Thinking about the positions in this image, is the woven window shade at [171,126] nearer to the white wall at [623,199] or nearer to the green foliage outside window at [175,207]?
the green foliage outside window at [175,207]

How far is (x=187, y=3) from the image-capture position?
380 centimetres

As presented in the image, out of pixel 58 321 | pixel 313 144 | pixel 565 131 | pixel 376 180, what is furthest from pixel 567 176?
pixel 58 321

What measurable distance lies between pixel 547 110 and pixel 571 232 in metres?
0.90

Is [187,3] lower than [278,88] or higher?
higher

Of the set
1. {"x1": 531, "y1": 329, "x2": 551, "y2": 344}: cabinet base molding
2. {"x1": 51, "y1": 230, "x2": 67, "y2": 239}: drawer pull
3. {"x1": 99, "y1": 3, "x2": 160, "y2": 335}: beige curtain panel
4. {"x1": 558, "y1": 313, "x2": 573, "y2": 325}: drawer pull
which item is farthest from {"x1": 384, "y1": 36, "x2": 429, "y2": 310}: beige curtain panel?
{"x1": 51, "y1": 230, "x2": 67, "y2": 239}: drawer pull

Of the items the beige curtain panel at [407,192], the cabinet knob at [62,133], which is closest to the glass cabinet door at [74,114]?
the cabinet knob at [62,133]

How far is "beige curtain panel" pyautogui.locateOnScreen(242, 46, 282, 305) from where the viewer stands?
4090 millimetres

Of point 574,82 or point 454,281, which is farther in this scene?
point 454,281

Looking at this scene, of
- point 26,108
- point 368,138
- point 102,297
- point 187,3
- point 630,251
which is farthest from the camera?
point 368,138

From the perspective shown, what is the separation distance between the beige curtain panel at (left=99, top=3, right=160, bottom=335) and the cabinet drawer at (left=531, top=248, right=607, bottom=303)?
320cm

- [Written exercise]:
Reproduce every entry, swapping "beige curtain panel" for "tan drape" wherever it occurs and leaving everything else unchanged.

- [Solution to this problem]:
Thinking about the positions in this image, is the woven window shade at [171,126] nearer to the white wall at [623,199] or nearer to the green foliage outside window at [175,207]?
the green foliage outside window at [175,207]

How far is (x=187, y=3) from the image-capture position?
380 centimetres

As presented in the image, out of pixel 58 321 | pixel 313 144 | pixel 565 131 | pixel 376 180, what is furthest from pixel 567 176?
pixel 58 321

What measurable distance lies between pixel 547 110 and pixel 571 232 in metres?
0.90

Is [187,3] lower than [278,88] or higher?
higher

Of the set
1. {"x1": 531, "y1": 329, "x2": 551, "y2": 344}: cabinet base molding
2. {"x1": 51, "y1": 230, "x2": 67, "y2": 239}: drawer pull
3. {"x1": 99, "y1": 3, "x2": 160, "y2": 335}: tan drape
4. {"x1": 558, "y1": 313, "x2": 573, "y2": 325}: drawer pull
which item is farthest from {"x1": 384, "y1": 36, "x2": 429, "y2": 310}: tan drape?
{"x1": 51, "y1": 230, "x2": 67, "y2": 239}: drawer pull

Of the items the tan drape at [407,192], the cabinet knob at [62,133], which is closest to the glass cabinet door at [74,114]?
the cabinet knob at [62,133]

How far is "tan drape" pyautogui.locateOnScreen(242, 46, 282, 305) from where the viewer stands?
4090 millimetres

Of point 574,82 or point 454,281, which is farther in this scene?
point 454,281

Looking at this scene, of
- point 26,108
- point 368,138
- point 102,297
- point 187,3
- point 630,251
which is farthest from the camera?
point 368,138

From the perspective shown, what is the separation distance between the tan drape at (left=99, top=3, right=160, bottom=335) and the cabinet drawer at (left=531, top=248, right=607, bottom=303)?
320cm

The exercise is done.